Required tasks.
1) In the text about upgrading Hell, what would the demon operator tell sinners who reached them?
2) Retype the text about upgrading Hell from "Projects Proposed" up to and including "demons and such.".

Text passage.
Hell of an Improvement?

Damnation Upgrade

Projects Proposed

Hell needs an upgrade.

For years the default Final Destination has been damned stubborn about sticking with the eternal punishments outlined by Dante in the Inferno – boiling blood, whip-cracking demons and such.

Sinners, on the other hand, have embraced and even pioneered new technologies that put sin as far ahead of punishment as bankers collecting bonuses after bailouts. Since Dante hasn’t written anything in years, here are suggestions for new sections of Hell and those who should populate them.

To Repeat These Choices, Press Star would be the section of flaming Hell reserved for those who bought, designed, installed or maintained the menu-driven answering services that so effectively keep service centers service-free. Sinners would be issued cell phones with calling areas the size of lobbyist integrity and battery life equal to Congressional nonpartisanship. While flames barbequed them, sinners would have to navigate the menu-driven system until they reached a demon operator, who would tell them that Hell’s offices were closed but that they could try again tomorrow.

Data.
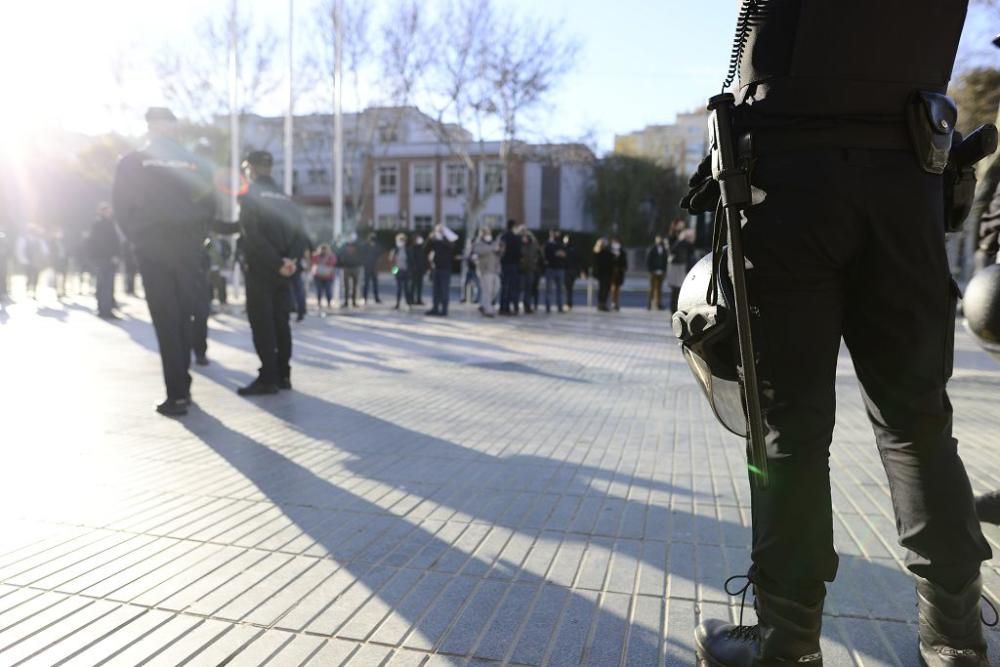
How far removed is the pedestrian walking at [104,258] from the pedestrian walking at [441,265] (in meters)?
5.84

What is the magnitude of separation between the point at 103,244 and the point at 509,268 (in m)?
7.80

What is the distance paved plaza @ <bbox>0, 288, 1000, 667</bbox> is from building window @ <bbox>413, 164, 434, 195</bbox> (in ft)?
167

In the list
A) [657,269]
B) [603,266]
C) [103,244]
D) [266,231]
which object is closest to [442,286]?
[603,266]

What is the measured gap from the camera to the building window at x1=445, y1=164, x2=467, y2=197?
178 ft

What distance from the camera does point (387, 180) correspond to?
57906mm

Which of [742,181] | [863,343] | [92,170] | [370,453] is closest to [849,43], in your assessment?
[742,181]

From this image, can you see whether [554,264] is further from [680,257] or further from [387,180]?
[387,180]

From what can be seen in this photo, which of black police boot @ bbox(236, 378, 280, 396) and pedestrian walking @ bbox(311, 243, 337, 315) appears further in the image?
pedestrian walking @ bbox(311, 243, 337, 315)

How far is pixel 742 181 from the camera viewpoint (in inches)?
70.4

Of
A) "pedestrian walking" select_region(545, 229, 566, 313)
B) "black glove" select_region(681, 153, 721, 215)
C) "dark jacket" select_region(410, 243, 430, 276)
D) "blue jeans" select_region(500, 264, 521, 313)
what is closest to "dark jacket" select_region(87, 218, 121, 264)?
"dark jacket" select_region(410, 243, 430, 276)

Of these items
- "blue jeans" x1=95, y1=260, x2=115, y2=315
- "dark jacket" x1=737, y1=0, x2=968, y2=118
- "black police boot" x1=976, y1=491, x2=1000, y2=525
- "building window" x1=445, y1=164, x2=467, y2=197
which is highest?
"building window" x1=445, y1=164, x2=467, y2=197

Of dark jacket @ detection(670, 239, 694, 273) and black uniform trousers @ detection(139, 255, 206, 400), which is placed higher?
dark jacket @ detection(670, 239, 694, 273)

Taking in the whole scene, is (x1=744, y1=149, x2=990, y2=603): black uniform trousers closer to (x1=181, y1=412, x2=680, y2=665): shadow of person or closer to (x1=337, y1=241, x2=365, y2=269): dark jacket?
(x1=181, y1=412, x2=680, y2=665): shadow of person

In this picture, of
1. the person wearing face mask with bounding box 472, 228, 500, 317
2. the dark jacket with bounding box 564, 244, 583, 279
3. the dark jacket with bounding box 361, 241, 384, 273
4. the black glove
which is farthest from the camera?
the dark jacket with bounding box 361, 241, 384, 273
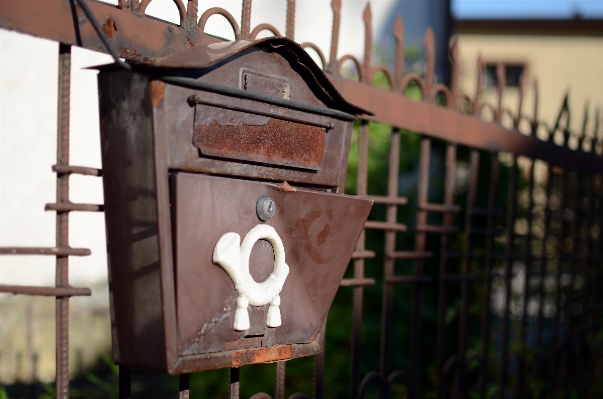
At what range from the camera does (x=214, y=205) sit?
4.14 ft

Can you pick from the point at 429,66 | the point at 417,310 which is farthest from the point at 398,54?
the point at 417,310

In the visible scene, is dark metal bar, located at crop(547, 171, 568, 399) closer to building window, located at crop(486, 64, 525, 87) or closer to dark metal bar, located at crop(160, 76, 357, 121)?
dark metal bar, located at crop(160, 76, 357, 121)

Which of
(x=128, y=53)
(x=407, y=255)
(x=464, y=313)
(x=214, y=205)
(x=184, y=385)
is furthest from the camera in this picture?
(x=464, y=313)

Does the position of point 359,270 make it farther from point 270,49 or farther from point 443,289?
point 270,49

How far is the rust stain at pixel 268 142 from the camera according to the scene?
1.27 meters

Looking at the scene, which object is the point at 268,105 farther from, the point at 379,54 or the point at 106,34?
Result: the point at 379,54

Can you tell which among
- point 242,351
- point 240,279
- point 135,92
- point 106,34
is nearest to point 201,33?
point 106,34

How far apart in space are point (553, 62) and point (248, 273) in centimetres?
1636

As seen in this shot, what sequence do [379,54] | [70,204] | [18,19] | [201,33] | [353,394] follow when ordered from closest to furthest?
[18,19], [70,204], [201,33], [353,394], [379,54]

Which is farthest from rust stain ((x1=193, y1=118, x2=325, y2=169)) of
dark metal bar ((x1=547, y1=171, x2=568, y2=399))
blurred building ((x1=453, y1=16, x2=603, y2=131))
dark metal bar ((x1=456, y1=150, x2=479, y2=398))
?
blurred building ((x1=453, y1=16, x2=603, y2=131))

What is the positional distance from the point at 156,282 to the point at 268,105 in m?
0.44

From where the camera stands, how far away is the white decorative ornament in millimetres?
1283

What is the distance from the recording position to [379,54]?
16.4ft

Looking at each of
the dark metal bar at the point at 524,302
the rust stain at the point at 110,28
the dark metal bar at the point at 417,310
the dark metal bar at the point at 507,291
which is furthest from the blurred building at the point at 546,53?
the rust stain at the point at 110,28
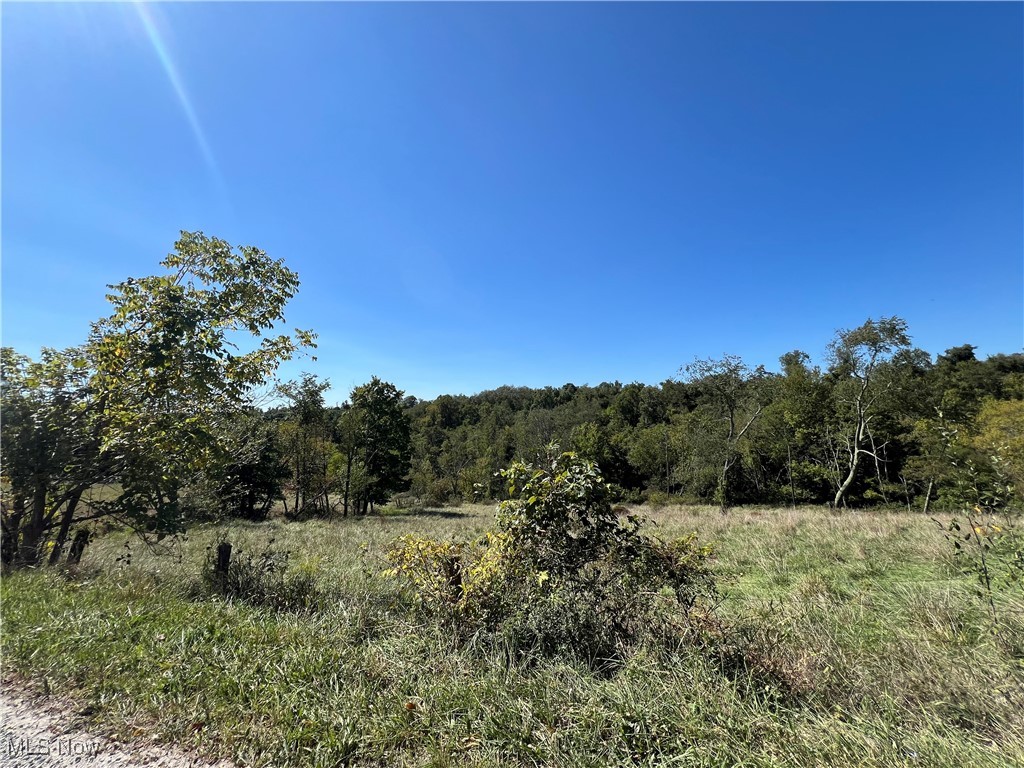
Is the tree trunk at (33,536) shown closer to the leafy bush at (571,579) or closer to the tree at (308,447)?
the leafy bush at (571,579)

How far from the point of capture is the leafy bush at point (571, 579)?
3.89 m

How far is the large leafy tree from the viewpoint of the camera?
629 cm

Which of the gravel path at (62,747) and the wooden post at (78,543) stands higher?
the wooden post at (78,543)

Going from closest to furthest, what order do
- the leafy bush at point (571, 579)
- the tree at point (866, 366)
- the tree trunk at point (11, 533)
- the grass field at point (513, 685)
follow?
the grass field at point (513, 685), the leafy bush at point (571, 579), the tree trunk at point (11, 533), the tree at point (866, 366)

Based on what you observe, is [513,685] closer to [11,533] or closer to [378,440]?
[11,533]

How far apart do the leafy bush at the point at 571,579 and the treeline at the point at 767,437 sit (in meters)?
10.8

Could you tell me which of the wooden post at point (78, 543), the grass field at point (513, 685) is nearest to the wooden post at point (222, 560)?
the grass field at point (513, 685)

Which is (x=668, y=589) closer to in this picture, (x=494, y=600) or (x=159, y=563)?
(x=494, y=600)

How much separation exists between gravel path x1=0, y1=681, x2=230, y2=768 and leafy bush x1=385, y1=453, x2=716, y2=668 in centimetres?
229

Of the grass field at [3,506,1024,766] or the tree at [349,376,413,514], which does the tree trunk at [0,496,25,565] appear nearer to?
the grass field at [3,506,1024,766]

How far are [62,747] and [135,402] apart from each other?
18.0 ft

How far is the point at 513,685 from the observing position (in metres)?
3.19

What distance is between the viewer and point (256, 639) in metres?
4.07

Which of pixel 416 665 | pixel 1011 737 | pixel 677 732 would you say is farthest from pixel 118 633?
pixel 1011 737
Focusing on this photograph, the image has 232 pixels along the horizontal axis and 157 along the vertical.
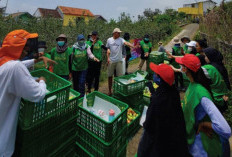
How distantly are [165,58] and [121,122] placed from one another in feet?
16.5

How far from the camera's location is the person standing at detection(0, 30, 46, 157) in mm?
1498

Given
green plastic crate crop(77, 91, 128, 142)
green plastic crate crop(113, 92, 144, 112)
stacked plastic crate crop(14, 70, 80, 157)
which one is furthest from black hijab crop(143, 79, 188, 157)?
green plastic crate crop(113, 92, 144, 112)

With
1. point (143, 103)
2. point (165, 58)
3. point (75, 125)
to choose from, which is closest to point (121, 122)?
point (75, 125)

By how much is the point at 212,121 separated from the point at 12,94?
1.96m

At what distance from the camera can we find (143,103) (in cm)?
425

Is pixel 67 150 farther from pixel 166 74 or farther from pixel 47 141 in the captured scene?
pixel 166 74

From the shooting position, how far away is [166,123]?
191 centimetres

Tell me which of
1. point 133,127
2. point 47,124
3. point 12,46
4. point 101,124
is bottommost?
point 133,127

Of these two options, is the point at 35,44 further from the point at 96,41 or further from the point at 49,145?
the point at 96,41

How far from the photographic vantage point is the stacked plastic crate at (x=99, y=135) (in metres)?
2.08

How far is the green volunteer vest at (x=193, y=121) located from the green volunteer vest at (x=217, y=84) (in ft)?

Solutions to the exercise.
1) That Hell's offices were closed but they could try again tomorrow.

2)
Projects Proposed

Hell needs an upgrade.

For years the default Final Destination has been damned stubborn about sticking with the eternal punishments outlined by Dante in the Inferno – boiling blood, whip-cracking demons and such.